◆ **TASK TO CARRY OUT**
Copy the rows verbatim, starting at the line containing "Which of point" and ending at the line containing "55 centimetres", both included. Omit any pictures from your copy.

Rows of spatial reasoning questions
* BEGIN *

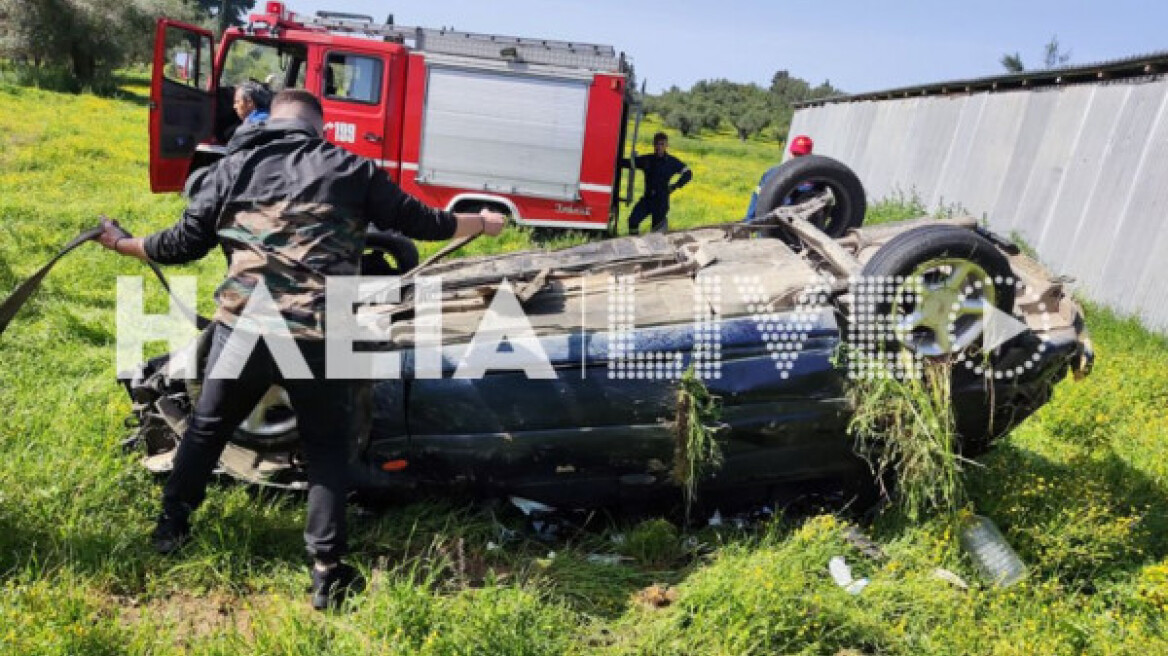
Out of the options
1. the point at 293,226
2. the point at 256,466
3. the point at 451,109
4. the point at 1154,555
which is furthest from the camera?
the point at 451,109

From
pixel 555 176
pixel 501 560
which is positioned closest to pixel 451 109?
pixel 555 176

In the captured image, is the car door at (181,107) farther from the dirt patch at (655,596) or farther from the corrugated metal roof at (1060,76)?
the corrugated metal roof at (1060,76)

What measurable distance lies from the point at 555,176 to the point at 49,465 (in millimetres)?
6948

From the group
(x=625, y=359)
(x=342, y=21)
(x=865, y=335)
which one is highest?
(x=342, y=21)

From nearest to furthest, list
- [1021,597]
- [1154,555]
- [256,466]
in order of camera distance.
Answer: [1021,597] → [256,466] → [1154,555]

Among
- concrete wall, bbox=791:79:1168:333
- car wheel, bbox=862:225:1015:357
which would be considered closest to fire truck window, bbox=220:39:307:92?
car wheel, bbox=862:225:1015:357

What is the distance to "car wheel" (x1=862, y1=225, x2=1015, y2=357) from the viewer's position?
3148mm

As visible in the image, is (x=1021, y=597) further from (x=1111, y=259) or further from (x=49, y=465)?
(x=1111, y=259)

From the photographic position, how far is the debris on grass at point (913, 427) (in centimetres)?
312

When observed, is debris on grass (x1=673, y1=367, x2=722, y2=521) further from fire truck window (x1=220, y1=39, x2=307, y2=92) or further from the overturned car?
fire truck window (x1=220, y1=39, x2=307, y2=92)

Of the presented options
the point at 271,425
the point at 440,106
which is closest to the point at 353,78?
the point at 440,106

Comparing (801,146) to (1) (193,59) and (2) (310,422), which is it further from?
(1) (193,59)

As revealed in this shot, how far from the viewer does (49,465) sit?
333cm

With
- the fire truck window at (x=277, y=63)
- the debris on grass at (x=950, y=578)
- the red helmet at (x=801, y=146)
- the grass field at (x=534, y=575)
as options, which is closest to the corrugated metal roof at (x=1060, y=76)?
the red helmet at (x=801, y=146)
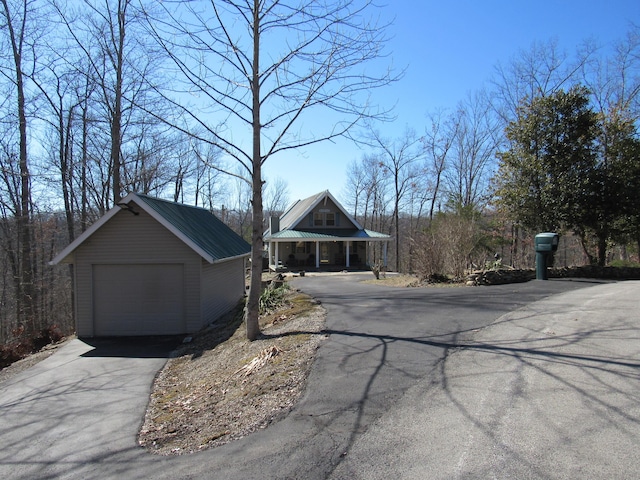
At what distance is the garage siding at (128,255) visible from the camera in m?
13.0

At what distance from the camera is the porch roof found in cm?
2878

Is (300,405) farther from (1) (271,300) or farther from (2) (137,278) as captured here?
(2) (137,278)

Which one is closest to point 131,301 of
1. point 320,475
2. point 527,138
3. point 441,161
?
point 320,475

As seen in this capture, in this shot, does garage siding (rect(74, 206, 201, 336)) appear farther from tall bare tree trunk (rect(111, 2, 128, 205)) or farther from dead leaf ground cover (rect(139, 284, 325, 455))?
tall bare tree trunk (rect(111, 2, 128, 205))

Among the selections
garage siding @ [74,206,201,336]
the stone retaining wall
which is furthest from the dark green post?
garage siding @ [74,206,201,336]

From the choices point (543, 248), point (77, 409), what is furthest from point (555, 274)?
point (77, 409)

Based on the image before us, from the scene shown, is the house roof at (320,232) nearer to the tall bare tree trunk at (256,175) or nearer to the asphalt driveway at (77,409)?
the asphalt driveway at (77,409)

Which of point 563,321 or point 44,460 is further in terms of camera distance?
point 563,321

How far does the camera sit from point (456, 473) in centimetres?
327

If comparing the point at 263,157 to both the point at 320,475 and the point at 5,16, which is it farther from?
the point at 5,16

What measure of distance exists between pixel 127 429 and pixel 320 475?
143 inches

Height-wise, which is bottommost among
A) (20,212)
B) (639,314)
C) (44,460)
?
(44,460)

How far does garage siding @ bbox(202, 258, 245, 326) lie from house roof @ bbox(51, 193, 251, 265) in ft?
1.78

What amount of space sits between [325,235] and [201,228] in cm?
1497
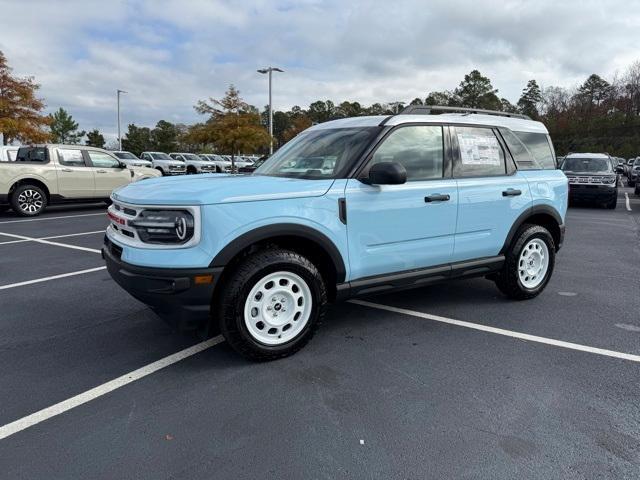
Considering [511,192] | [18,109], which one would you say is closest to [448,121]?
[511,192]

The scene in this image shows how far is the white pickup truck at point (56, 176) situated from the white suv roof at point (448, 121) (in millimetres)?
10290

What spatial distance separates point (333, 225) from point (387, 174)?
55 centimetres

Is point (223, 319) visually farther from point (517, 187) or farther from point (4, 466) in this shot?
point (517, 187)

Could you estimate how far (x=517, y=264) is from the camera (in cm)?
480

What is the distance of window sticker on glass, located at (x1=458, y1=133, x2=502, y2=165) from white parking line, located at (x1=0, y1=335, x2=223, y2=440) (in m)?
2.75

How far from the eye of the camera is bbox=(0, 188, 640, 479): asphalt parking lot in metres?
2.40

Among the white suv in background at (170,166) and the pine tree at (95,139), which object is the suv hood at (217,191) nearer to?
the white suv in background at (170,166)

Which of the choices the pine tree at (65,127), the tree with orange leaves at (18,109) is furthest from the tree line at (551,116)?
the tree with orange leaves at (18,109)

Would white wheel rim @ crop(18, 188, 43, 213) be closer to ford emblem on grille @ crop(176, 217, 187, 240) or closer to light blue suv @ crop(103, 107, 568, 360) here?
light blue suv @ crop(103, 107, 568, 360)

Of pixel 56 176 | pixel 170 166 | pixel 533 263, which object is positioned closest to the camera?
pixel 533 263

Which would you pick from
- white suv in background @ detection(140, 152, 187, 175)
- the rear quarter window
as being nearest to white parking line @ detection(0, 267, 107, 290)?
the rear quarter window

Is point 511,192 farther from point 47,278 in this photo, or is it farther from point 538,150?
point 47,278

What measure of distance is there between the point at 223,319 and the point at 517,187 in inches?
124

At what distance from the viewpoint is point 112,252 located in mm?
3594
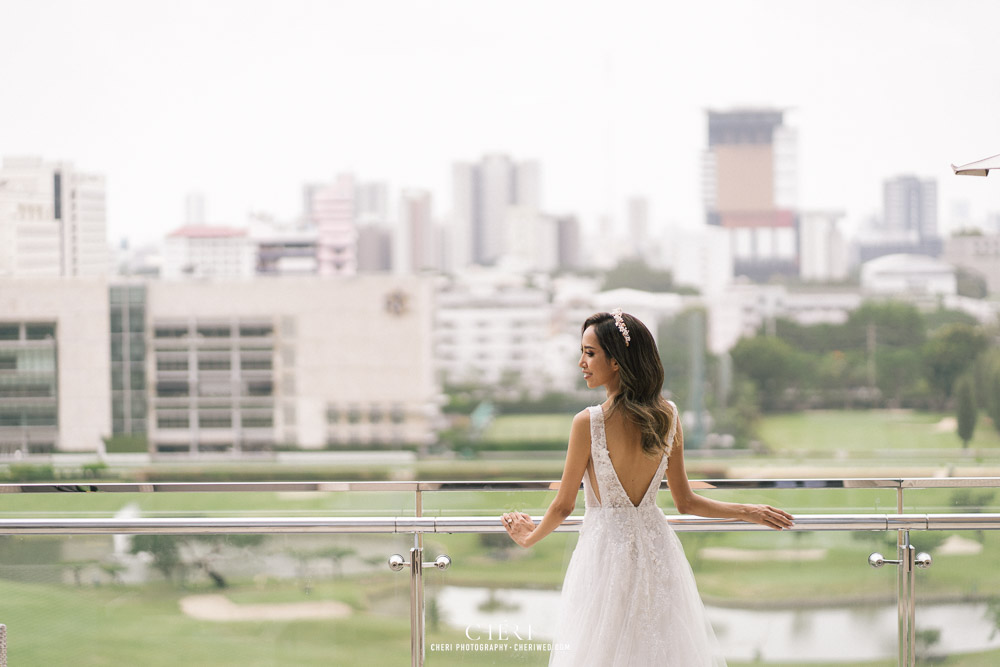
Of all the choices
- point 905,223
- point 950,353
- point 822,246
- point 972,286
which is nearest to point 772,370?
point 822,246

* END *

◆ **EXERCISE ANSWER**
Which of point 563,321 or point 44,460 is further in terms of camera distance?
point 563,321

How far does the camera sit from point (456, 473) in centimetres?
327

If comparing the point at 263,157 to both the point at 320,475 and the point at 5,16, which is it farther from?
the point at 5,16

What measure of distance exists between pixel 127 429 and pixel 320 475?
143 inches

Height-wise, which is bottommost among
A) (20,212)
B) (639,314)
C) (44,460)
?
(44,460)

How far does garage siding @ bbox(202, 258, 245, 326) lie from house roof @ bbox(51, 193, 251, 265) in ft?
1.78

What amount of space sits between [325,235] and [201,228] in cm?
1497
Considering [511,192] | [18,109], which one would you say is closest to [448,121]?
[511,192]

The scene in this image shows how far is the white pickup truck at point (56, 176) situated from the white suv roof at point (448, 121) (in millimetres)?
10290

What spatial distance separates point (333, 225) from point (387, 174)?
55 centimetres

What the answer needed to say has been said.